Court Case Update, Nebraska and Texas - June 2020
By NCCI Insights June 18, 2020

Nebraska—Attorney Fees

On May 22, 2020, the Supreme Court of Nebraska, in Sellers v. Reefer Systems, Inc., ruled that under Nebraska statute 48-125(4)(b), the details of the attorney-client fee agreement in a workers compensation case is not a necessary component of the affidavit required by Supreme Court rule 2-109(F) that establishes the procedure for attorney fees in appellate cases. Nebraska statute 48-125(4)(b) states that reasonable attorney fees will be allowed to the employee by the appellate court if the employer appeals a workers compensation award and fails to obtain a reduction in the awarded amount.

In this case, the supreme court reversed an appellate decision denying the employee attorney fees because the affidavit did not provide details of the fee agreement. The supreme court concluded that reasonable attorney fees mandated by 48-125(4)(b), as a matter of public policy, do not depend on the terms of the fee agreement. The court found that the affidavit contained sufficient justification as to the extent and value of the attorney’s services to make a meaningful determination of the reasonable attorney fees to which the employee was entitled.

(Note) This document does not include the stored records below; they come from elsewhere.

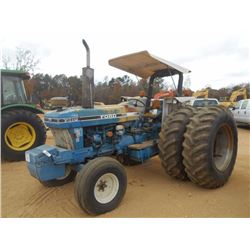 1990 FORD 7610 FARM TRACTOR, VIN/SN:BC32959 - 3 PTH, PTO, 2 HYD REMOTES, CANOPY, REAR DUALS, METER R
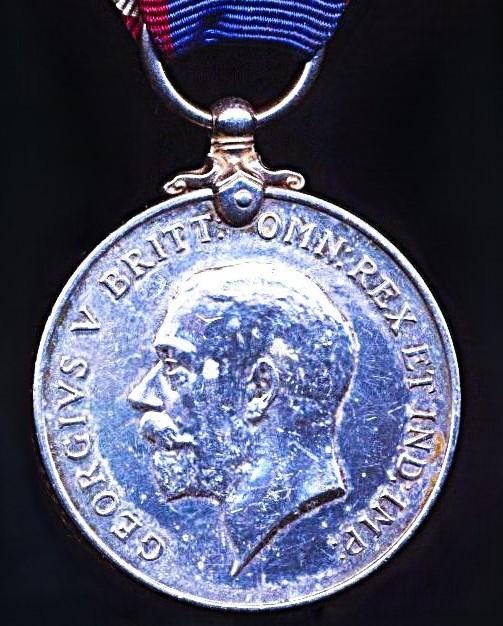 Royal Fleet Reserve Long Service & Good Conduct Medal. GV issue 2nd type with 'Coinage Head' (J.39267 (CH.B. 21017) H. V. Platt. A.B. R.F.R.)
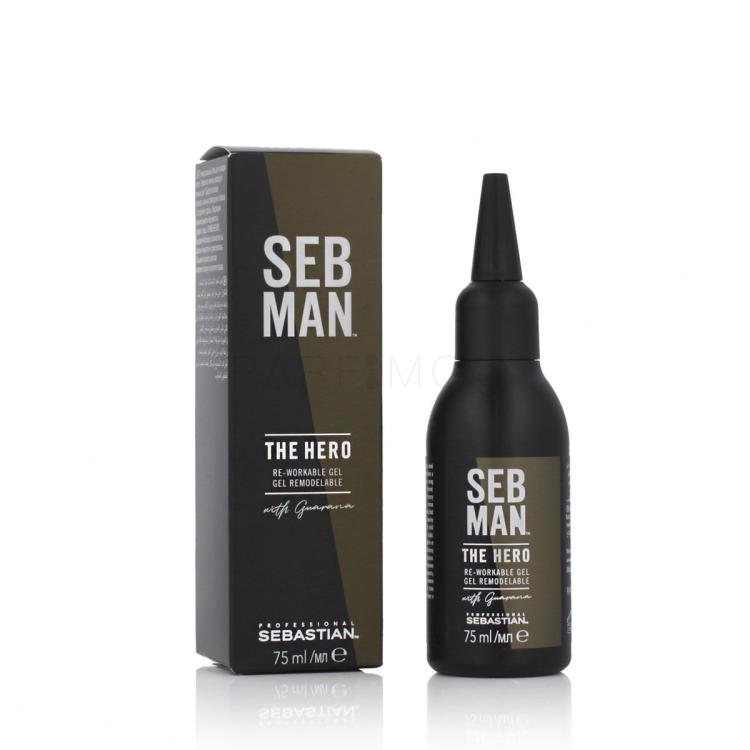 Sebastian Professional Seb Man The Hero Re-Workable Gel Τζελ μαλλιών για άνδρες 75 ml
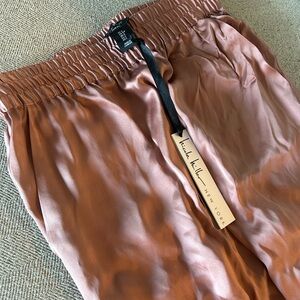 Silky Pink Jogger Pants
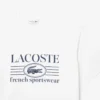 T-shirt imprimé en coton coupe classique pour homme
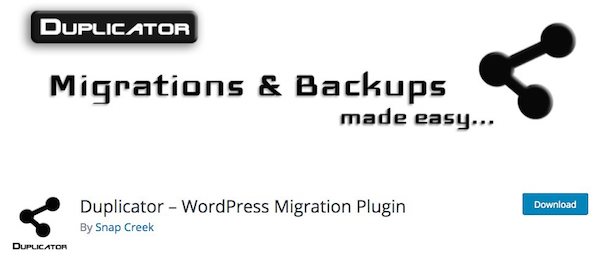 plugin pour migrer un site wordpress
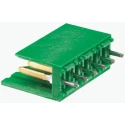 TE Connectivity AMPMODU MOD I Series Straight Through Hole PCB Header 12 Contacts 3.96 mm Pitch 1 Row Shrouded 280614-2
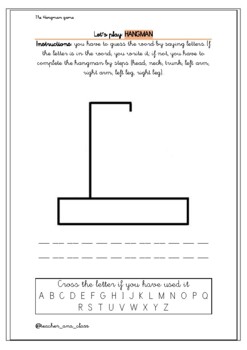 Hangman Game Sheets - Size A4 by Hope Maker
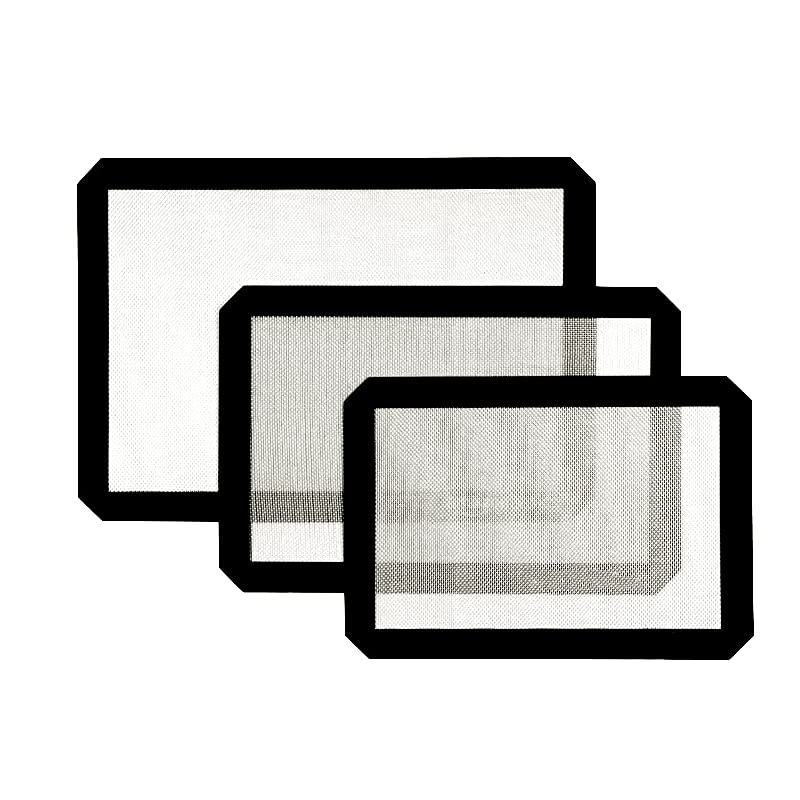 Silicone Baking Mat (S, M, L) With Measurement Indicators, Non-Slip Surface, And Pastry Mat Sheet For Dough Rolling - Perfect Fo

Texas—Intentional Tort Exception to Exclusive Remedy

On June 12, 2020, the Texas Supreme Court, in Mo-Vac Service Co. v. Escobedo, held that for the intentional tort exception to workers compensation exclusive remedy to apply, an employer must believe that its actions are substantially certain to result in a particular injury to a particular employee, and not merely highly likely to increase the overall risk of injury.

In this case, the estate of a truck driver who fell asleep at the wheel and was involved in a fatal auto accident brought a tort suit against the employer alleging that the employer forced the driver to work excessive hours leading to the fatal accident. The estate contended the employer’s actions constituted an intentional tort not subject to workers compensation exclusive remedy. The court analyzed prior decisions and noted that the intentional tort exception to exclusive remedy requires that the plaintiff show the employer believed it was substantially certain a particular employee would be injured from a definite risk.

The court reversed the appellate decision, finding that the evidence raised a factual issue under the intentional tort exception, and concluded that the claim against the employer was precluded by exclusive remedy.